Aim: Below are the records. Restate word for word every line from the one that contains "Is it true that" through the final line, both included.

— start Data rows —

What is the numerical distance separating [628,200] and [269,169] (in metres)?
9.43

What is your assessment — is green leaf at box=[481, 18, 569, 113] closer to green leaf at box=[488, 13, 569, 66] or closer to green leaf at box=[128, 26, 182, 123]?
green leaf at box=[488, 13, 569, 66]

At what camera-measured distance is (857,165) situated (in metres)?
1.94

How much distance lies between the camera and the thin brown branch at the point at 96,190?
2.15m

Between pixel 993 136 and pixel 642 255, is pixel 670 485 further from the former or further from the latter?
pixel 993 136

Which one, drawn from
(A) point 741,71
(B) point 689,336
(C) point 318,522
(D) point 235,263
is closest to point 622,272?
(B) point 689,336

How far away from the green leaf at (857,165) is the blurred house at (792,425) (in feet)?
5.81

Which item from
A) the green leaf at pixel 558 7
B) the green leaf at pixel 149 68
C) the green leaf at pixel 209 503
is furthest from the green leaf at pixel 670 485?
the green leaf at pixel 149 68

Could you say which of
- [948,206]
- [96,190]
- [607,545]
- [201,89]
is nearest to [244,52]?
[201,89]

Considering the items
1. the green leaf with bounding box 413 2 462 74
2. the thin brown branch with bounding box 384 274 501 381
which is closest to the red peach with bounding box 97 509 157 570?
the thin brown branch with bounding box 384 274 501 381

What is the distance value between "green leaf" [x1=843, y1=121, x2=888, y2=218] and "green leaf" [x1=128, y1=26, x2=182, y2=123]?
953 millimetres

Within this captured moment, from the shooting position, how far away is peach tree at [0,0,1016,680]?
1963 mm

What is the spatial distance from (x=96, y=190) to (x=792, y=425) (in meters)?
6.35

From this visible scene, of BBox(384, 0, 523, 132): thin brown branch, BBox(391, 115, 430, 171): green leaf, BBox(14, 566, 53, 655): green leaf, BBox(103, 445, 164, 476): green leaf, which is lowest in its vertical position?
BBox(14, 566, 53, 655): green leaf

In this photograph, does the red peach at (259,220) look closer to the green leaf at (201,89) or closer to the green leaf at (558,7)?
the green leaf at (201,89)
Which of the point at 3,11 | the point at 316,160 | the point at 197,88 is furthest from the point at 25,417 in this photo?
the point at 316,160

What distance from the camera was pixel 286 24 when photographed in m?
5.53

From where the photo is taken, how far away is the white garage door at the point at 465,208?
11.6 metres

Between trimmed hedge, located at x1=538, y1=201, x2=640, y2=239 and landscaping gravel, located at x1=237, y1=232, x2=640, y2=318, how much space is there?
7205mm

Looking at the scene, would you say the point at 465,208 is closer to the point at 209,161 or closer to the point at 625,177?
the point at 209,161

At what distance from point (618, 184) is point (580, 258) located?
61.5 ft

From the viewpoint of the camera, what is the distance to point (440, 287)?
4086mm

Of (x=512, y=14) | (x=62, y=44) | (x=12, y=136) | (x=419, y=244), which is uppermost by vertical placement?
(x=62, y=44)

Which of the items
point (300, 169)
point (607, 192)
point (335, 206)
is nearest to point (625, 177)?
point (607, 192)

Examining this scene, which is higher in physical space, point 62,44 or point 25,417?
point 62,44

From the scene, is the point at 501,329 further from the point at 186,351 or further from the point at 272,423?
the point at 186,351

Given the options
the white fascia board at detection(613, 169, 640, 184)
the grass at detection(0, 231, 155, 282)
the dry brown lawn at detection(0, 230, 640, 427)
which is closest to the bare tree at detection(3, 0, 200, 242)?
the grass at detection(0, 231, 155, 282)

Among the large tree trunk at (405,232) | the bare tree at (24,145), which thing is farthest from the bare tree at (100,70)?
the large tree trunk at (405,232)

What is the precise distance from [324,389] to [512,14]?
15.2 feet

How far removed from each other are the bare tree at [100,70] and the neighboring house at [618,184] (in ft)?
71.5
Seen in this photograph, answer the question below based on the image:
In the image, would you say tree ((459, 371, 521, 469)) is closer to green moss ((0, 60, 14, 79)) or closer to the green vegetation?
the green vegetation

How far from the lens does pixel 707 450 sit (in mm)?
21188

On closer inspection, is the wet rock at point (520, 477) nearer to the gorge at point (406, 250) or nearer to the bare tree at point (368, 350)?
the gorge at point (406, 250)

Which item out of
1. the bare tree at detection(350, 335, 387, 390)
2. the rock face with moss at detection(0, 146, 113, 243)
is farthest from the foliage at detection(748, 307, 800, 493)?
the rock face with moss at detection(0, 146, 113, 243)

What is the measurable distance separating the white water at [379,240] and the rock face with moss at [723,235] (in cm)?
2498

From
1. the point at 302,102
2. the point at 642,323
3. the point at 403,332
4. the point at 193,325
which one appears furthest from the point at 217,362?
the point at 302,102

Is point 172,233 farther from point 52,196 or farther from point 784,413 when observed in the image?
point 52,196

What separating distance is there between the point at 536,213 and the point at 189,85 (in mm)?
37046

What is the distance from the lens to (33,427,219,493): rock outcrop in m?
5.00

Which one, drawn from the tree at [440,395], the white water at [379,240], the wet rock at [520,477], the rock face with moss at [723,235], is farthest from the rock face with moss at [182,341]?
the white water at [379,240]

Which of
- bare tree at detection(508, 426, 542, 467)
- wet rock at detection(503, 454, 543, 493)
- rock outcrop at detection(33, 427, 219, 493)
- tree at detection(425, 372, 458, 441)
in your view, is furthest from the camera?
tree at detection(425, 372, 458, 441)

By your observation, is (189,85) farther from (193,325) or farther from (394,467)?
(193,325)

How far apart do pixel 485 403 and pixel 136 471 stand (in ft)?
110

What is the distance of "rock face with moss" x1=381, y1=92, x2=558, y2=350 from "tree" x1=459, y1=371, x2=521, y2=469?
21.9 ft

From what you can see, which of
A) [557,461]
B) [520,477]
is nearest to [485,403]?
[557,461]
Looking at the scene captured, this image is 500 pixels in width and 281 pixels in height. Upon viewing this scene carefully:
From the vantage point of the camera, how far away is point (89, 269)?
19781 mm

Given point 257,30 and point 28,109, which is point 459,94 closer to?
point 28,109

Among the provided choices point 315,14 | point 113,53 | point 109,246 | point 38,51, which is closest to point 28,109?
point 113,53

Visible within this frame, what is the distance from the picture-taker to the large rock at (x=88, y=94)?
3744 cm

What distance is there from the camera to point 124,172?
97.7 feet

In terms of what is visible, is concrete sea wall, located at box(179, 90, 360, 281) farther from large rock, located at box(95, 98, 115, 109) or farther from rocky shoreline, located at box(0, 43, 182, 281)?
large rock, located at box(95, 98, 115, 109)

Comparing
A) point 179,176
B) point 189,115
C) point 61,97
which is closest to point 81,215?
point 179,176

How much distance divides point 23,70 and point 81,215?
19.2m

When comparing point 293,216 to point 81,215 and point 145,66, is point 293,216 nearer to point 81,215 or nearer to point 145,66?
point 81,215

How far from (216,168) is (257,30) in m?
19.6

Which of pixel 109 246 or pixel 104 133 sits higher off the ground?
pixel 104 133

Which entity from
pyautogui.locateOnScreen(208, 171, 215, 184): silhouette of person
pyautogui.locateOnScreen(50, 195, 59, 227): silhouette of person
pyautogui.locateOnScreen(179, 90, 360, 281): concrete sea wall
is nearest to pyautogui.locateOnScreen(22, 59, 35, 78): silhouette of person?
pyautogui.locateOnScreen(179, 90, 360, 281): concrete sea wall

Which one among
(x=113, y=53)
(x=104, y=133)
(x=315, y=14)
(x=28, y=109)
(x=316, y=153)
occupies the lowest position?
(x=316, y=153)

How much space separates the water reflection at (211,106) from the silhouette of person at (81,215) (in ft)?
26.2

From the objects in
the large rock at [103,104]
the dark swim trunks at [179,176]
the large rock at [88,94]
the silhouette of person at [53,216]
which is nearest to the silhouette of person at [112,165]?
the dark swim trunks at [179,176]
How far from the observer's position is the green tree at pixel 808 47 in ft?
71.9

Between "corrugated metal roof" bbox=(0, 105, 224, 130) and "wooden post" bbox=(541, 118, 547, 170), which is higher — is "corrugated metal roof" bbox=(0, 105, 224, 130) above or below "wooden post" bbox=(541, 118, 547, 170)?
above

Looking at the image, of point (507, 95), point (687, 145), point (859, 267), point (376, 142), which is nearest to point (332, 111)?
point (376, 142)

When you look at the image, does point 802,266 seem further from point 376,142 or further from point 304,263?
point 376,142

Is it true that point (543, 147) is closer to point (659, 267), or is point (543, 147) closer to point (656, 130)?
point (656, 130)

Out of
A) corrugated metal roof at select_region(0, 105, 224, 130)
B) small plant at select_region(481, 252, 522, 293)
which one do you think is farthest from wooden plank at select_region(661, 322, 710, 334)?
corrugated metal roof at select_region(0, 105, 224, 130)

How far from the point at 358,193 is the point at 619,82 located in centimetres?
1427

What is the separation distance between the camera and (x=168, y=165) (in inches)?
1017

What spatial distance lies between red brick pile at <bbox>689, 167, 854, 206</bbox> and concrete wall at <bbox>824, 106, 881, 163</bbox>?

— end Data rows —

Exercise solution:
Is it true that point (543, 147) is closer to point (659, 267), or is point (543, 147) closer to point (656, 130)?
point (656, 130)

Out of
A) corrugated metal roof at select_region(0, 105, 224, 130)
B) small plant at select_region(481, 252, 522, 293)
which one do you think is farthest from wooden plank at select_region(661, 322, 710, 334)?
corrugated metal roof at select_region(0, 105, 224, 130)

How far from the point at 358,193 is the point at 619,82 located in centimetres?
1427

What is the separation distance between the camera and (x=168, y=165) (in inches)?
1017

What spatial distance lies between red brick pile at <bbox>689, 167, 854, 206</bbox> and concrete wall at <bbox>824, 106, 881, 163</bbox>?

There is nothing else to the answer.